What Do We Really Think?

In February 2015, Cecilia Bleasdale, took a photograph of a black and blue dress she intended to wear at her daughter Grace’s wedding. Yet when she sent a photo of it, her daughter told her that the dress was white and gold. Unable to come to an agreement, Grace posted the dress on Facebook and it became an Internet sensation. The world split into two camps: black & blue vs. white & gold. Each side sure the other side was crazy!

We like to think that we see things how they really are, but that’s not really true. Our senses react to stimuli, such as light refracting off of objects like a computer screen, and our brains augment those perceptions to form full images, based on our past experiences. As we accumulate more experiences, pathways in our brains, called synapses, begin to form.

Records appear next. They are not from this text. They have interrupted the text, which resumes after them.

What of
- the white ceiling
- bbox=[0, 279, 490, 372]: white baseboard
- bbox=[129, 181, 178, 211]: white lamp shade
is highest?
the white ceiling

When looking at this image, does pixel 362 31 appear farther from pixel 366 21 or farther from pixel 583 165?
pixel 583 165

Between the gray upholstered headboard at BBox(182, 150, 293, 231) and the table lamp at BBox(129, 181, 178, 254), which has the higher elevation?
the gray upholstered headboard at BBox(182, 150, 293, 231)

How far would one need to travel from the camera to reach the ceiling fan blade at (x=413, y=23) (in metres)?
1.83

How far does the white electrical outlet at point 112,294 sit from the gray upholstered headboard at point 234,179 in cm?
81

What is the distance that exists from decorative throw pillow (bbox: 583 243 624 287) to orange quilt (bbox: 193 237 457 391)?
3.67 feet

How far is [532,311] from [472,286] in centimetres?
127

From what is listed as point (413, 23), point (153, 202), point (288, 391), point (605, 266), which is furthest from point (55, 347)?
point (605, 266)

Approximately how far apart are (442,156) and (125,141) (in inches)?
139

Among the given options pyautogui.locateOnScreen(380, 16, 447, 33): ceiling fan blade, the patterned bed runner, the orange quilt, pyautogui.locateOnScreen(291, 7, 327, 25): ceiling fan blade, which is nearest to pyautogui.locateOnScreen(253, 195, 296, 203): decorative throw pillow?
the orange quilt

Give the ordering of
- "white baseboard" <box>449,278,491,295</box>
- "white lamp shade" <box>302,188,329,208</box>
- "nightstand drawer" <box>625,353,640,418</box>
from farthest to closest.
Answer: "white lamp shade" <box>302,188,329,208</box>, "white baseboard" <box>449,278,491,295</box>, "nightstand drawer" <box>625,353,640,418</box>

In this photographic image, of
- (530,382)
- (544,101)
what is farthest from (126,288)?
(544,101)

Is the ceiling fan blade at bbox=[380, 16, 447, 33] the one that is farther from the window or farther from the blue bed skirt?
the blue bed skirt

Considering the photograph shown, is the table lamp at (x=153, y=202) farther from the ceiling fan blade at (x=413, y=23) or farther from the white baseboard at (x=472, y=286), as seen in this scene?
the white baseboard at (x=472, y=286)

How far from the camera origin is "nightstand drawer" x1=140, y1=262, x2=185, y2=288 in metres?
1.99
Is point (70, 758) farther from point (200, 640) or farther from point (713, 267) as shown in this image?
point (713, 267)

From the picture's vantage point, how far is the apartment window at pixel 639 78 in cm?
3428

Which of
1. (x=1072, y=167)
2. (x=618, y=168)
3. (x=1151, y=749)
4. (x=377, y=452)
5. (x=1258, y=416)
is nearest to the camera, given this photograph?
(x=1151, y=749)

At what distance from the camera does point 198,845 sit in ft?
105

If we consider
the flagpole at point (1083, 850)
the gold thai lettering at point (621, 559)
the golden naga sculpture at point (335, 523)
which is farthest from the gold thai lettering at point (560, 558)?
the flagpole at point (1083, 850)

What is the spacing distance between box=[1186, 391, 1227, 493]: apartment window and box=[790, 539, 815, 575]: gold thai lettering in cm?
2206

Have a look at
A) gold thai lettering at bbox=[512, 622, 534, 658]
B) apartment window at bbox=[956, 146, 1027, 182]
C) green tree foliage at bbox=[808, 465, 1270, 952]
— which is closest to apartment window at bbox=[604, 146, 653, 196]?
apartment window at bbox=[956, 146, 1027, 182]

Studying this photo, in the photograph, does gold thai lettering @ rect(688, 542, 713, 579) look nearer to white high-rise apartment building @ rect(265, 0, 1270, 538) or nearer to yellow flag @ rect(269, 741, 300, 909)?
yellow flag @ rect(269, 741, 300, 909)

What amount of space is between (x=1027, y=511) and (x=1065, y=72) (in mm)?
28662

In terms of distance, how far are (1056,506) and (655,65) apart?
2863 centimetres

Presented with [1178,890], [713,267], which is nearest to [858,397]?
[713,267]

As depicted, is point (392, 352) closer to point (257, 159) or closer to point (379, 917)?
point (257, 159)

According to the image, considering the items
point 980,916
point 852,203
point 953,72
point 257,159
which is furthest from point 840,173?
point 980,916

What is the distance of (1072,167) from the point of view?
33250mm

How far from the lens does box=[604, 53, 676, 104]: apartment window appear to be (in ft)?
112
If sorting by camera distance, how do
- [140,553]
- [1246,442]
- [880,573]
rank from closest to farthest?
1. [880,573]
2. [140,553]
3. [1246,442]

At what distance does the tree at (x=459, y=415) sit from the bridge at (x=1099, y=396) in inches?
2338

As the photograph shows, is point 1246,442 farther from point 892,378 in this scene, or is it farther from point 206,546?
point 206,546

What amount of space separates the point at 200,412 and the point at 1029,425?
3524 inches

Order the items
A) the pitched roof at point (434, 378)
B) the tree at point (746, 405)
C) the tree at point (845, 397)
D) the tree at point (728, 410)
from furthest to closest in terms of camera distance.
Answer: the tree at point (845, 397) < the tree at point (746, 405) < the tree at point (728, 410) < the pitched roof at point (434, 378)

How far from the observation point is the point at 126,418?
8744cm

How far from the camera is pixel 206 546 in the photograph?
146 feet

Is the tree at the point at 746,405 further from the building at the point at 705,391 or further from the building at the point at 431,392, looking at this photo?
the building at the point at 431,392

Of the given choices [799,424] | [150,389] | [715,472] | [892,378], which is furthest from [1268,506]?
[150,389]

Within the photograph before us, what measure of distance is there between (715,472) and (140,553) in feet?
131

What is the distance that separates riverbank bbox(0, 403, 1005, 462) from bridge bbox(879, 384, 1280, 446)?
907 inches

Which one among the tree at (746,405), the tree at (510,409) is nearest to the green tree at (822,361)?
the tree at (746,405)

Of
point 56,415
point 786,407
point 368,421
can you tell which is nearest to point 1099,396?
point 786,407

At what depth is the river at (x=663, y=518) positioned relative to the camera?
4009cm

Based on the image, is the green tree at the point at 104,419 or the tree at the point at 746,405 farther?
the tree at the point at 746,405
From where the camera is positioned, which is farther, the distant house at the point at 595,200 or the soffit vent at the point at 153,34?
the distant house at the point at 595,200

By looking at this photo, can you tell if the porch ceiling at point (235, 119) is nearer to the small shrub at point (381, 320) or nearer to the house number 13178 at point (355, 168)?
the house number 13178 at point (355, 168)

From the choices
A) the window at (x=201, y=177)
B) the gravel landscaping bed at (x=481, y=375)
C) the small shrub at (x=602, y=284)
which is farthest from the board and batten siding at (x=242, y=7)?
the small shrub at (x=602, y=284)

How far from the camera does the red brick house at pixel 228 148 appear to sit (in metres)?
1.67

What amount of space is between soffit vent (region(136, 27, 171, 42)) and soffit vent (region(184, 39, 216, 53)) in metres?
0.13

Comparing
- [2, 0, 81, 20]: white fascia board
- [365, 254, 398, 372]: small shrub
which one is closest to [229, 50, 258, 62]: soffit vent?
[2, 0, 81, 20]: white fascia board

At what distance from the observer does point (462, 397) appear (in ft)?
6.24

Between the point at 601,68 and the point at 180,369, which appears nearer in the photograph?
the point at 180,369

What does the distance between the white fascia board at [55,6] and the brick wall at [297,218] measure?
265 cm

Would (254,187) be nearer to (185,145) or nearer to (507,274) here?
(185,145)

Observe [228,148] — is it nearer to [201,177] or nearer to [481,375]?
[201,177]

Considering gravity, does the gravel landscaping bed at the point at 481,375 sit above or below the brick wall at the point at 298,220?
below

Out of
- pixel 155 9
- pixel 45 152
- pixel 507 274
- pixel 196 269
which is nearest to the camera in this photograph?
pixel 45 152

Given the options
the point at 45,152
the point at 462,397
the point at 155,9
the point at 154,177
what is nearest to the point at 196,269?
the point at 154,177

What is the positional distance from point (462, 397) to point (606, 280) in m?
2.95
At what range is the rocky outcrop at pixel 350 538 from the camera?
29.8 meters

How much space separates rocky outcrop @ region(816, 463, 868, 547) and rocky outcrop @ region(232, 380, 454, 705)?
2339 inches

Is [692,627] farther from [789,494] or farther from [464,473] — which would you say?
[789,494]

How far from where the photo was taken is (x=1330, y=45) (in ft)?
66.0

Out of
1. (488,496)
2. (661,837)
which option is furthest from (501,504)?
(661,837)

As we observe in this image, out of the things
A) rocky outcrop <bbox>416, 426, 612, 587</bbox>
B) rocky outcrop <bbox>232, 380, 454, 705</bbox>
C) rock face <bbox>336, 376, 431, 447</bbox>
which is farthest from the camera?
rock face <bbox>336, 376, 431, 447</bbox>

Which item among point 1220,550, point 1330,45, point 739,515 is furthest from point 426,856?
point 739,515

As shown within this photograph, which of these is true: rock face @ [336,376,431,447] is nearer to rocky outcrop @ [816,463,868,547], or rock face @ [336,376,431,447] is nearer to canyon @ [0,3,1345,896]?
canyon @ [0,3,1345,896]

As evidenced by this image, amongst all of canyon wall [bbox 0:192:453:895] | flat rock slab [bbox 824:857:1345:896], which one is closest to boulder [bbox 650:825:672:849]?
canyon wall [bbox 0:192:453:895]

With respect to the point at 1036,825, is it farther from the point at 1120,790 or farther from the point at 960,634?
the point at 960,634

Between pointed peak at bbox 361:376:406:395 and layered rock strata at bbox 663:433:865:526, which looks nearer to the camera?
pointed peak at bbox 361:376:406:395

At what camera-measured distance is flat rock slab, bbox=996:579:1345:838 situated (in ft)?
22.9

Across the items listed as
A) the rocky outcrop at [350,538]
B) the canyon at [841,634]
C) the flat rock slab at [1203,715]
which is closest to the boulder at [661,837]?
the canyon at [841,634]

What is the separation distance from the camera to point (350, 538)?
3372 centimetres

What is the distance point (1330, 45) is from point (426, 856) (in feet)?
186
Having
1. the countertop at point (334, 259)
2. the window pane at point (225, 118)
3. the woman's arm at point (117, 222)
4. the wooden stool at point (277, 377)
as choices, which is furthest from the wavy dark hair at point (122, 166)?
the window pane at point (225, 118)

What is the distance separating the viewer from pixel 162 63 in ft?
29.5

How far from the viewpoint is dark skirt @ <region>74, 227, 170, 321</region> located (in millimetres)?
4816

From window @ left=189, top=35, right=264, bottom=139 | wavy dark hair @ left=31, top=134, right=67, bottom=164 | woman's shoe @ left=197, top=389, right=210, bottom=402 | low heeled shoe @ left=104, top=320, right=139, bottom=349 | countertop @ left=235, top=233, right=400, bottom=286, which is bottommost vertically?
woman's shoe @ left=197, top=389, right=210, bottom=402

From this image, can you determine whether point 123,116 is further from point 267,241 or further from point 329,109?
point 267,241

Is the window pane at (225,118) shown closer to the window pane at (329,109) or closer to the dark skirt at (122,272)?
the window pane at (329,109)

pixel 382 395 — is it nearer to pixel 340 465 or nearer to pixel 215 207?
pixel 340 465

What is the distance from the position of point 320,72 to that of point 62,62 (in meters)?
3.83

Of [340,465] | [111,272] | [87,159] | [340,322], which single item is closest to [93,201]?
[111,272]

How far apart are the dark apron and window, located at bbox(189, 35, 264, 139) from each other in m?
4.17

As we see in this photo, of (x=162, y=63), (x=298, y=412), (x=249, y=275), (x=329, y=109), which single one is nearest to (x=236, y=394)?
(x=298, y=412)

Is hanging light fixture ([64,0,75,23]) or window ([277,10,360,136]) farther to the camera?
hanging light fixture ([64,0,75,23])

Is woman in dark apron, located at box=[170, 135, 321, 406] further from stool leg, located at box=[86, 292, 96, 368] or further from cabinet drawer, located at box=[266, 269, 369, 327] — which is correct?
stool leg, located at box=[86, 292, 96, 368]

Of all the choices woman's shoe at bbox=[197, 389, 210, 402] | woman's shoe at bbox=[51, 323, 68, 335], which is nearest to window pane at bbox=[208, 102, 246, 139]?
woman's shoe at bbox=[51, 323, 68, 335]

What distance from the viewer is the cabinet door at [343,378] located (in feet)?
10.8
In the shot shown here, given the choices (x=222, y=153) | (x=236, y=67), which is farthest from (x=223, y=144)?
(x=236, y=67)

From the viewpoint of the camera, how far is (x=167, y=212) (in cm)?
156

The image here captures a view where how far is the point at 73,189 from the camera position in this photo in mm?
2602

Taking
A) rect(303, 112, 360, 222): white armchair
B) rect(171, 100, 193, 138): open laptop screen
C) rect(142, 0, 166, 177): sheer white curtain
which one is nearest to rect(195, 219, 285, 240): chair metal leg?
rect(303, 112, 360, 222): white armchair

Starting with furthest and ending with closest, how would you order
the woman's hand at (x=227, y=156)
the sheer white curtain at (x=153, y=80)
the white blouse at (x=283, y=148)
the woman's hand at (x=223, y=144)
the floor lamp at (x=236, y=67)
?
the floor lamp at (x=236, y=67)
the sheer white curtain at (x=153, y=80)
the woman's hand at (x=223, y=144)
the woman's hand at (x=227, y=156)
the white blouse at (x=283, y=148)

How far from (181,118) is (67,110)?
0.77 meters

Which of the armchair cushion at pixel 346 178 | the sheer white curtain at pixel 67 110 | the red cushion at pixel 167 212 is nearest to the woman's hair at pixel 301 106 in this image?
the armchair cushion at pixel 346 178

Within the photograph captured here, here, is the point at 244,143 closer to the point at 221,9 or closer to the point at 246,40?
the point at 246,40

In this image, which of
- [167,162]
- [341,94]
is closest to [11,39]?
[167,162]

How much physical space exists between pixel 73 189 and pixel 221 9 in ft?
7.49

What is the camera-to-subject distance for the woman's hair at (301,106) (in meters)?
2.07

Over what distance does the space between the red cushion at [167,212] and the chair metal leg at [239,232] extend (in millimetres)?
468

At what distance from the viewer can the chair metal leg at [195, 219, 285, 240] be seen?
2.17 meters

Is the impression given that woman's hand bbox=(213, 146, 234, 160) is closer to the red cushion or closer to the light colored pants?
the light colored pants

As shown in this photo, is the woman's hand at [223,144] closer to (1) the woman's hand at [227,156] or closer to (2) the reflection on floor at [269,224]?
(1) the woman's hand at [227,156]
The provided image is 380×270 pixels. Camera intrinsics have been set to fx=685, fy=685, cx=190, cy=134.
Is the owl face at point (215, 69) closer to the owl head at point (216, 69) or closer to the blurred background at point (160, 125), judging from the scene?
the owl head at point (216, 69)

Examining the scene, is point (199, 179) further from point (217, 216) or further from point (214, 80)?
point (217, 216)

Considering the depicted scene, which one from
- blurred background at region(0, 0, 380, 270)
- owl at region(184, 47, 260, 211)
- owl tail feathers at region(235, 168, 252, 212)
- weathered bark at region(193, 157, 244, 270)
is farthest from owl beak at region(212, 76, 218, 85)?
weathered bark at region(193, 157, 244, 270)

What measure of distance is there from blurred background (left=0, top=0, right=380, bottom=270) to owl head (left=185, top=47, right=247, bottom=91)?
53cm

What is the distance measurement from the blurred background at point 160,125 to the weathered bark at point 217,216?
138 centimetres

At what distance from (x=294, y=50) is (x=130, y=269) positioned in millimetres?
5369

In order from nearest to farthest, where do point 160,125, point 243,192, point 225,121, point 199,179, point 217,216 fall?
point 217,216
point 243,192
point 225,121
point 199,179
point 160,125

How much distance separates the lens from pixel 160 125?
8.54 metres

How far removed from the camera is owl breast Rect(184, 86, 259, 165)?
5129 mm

As we add new experiences, our synaptic pathways strengthen and shape our perceptions. A painter, for example, will perceive a flower very differently than a botanist and both will notice things that most of us would not. A recent study found that even for a concept as simple as a penguin, we all have very different ideas in our heads.

On rare occasions, like the explosion of the dress meme, we become alerted to the fact that we are all walking around with very different ideas in our heads. Most of the time, however, we just go about our business and assume that everybody else sees what we see and hears what we hear. It is possible to have entire conversations with people we know well and then walk away with completely different notions of what was said, without ever realizing it.

Cogito Ergo Sum

As an accomplished mathematician, René Descartes had a hard time accepting the fact that our perceptions are so malleable. He pointed out that when you see a stick half submerged in a glass of water, it appears to be bent, but outside it becomes clear that it is not. So which is really true? Maddening!

That’s what set Descartes on his rationalist project to build a base of knowledge purely on logic, without need to rely on perceptions. The first principle he came up with was cogito ergo sum, or “I think, therefore I am.” He intended that to be the foundation of a much more elaborate structure, but was never actually able to establish anything of importance without some reference to perceptions, which we know are faulty.

Still, the basic notion that our identity is wrapped up in our ideas gets to the core of who we are as humans. That’s why when we first meet people they are likely to tell us things they think, because they want us to know who they are. It is also why the dress became such a huge Internet sensation. Black & blue vs. white & gold became more than our perceptions of a photo, but part of our identities. You were either on one team or the other.

Once we understand the link between identity and ideas, we can begin to see where all the bullshit starts. Given how big, messy and confusing the world is, we know comparatively little about most subjects. Yet we we need to think something in order to project an identity. So we grab explanations where we can, often developed from past perceptions whether those are relevant and valid or not.

Group Identity, Polarization And Purity Spirals

In The Righteous Mind, social psychologist Jonathan Haidt describes our rational mind as kind of an internal PR department. Once our brains pick up bullshit, we feel compelled to build a narrative around it, telling ourselves that we arrived at our conclusions by an objective weighing of the evidence. We also look to others to confirm our beliefs.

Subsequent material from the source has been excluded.